To do>
(A) According to the passage on the University of Utah cancer video game, what was the game designed to do?
(B) Extend the passage on the University of Utah video game for young cancer patients, picking up after its final sentence.

Text provided>
┄┄┄┄┄┄┄┄┄┄┄┄┄┄┄┄┄┄┄┄

What does a superhero’s victory over a robotic crab have in common with a child’s battle with cancer? Everything—according to the doctors and graduate students at the University of Utah in Salt Lake City who developed a video game to help young cancer patients rebuild lung function. The University of Utah was the focus of a unique collaborative arrangement among the pediatrics and medicinal chemistry departments at the Primary Children’s Medical Center at the University of Utah Medical Center, the Entertainment Arts & Engineering (EAE) program from the University of Utah, and a coordinating team of teachers and graduate students from both facilities. The result was a game designed to increase the physical strength of pediatric cancer patients and give them a sense of empowerment to fight their disease.

┄┄┄┄┄┄┄┄┄┄┄┄┄┄┄┄┄┄┄┄

Entries provided>
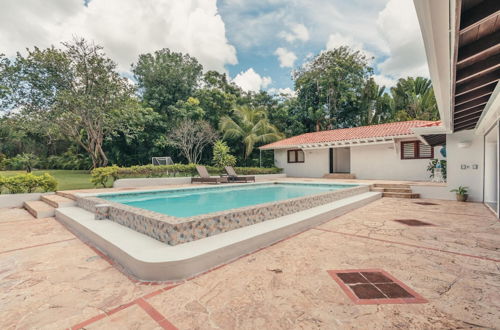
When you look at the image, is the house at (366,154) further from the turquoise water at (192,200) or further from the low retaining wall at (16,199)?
the low retaining wall at (16,199)

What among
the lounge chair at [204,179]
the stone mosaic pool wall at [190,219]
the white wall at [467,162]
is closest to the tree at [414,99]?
the white wall at [467,162]

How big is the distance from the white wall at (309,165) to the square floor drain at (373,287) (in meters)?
15.8

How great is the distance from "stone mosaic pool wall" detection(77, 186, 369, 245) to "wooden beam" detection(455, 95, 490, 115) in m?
4.31

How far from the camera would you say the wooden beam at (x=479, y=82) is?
3.88 m

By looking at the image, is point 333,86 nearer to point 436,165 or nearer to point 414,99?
point 414,99

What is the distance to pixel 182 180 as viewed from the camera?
47.1ft

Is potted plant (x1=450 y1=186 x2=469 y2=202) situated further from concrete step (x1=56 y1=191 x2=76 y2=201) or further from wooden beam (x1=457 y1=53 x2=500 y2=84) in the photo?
concrete step (x1=56 y1=191 x2=76 y2=201)

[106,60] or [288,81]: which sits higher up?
[288,81]

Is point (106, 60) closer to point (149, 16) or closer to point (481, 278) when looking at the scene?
point (149, 16)

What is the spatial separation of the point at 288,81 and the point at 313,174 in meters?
16.2

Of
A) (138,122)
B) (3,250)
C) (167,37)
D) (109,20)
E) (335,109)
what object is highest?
(167,37)

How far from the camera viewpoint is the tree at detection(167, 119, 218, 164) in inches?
770

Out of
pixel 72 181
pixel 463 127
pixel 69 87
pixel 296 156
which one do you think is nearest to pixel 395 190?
pixel 463 127

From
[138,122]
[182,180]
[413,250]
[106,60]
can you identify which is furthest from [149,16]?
[413,250]
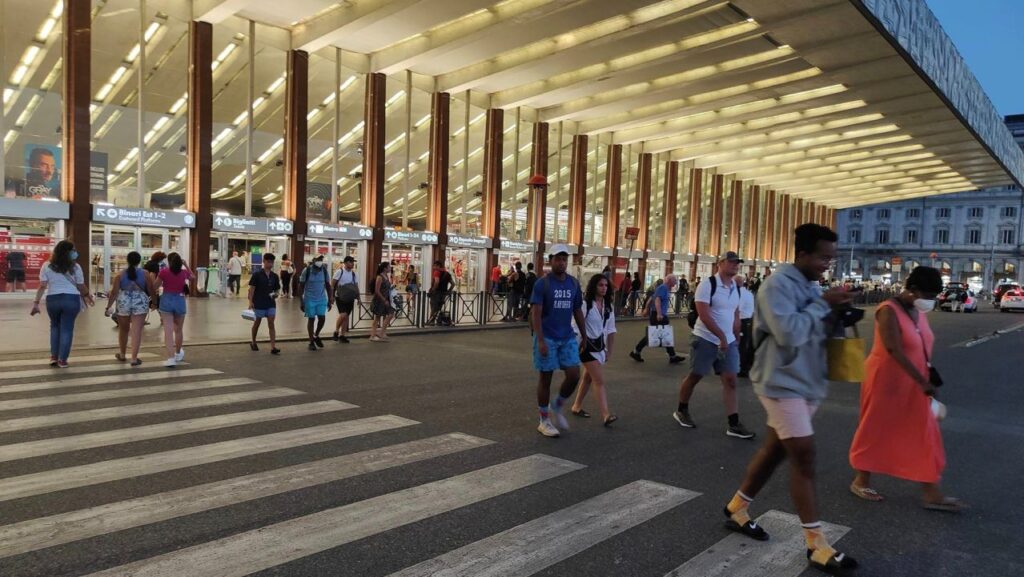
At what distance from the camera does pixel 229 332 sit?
13734 mm

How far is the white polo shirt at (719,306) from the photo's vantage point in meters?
6.98

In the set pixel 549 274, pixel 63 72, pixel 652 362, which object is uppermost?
pixel 63 72

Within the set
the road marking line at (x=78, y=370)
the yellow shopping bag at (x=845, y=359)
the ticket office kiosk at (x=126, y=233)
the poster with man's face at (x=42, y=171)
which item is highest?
the poster with man's face at (x=42, y=171)

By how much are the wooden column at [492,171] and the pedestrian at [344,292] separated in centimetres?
2021

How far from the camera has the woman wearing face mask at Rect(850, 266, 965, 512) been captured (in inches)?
182

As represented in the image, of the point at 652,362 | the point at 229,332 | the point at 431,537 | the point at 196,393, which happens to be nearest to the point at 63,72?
the point at 229,332

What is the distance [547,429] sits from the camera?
21.0 ft

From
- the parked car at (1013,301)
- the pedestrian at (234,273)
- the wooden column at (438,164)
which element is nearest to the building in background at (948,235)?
the parked car at (1013,301)

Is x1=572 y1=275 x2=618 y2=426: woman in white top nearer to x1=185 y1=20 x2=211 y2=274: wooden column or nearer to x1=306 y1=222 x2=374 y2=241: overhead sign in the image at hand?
x1=185 y1=20 x2=211 y2=274: wooden column

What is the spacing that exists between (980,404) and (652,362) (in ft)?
16.9

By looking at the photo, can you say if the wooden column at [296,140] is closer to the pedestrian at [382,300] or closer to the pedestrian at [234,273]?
the pedestrian at [234,273]

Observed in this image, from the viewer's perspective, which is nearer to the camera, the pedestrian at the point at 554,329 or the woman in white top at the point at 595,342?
the pedestrian at the point at 554,329

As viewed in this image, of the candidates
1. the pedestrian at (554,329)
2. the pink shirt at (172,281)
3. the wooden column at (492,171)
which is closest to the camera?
the pedestrian at (554,329)

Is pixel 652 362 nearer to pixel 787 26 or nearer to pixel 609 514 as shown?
pixel 609 514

┄┄┄┄┄┄┄┄┄┄┄┄┄┄┄┄┄┄┄┄

Expected results>
(A) It was designed to increase the physical strength of pediatric cancer patients and give them a sense of empowerment to fight their disease.

(B)
A simple incentive spirometer in a young boy’s hospital room inspired Grzegorz Bulaj, PhD, assistant professor of medicinal chemistry at the University of Utah, to think about using a game to achieve treatment goals. He saw the act of raising the ball in the plastic tube as a game whose end result could encourage deep breathing and prevent pneumonia. He decided there was a need to create a different type of game for patients such as the young boy he had just seen, and he contacted Carol S. Bruggers, MD, professor of pediatric hematology/oncology at Primary Children’s Medical Center.
A circuit of positive impulses “After talking to [Dr. Bruggers],” Bulaj said, “the idea was defined like this: We activate the circuits in the brain that connect the part responsible for keeping us highly motivated to the part that contains motor activity.” Through the association of physical activity with motivational stimuli, “a new circuit of positive impulses would then be developed that would make patients feel stronger as they fight an illness. Possibly more importantly, they’ll have fun doing it.”
EMPOWER THE PATIENT
Bruggers researched the idea of empowering patients so they become confident they have the ability to control seemingly impossible situations. This concept is effective for stroke victims, helping them to make meaningful progress in physical therapy, she explained. “Patients who are more empowered are presumably more likely to be willing to fight their disease and maintain their treatment for a longer period of time.”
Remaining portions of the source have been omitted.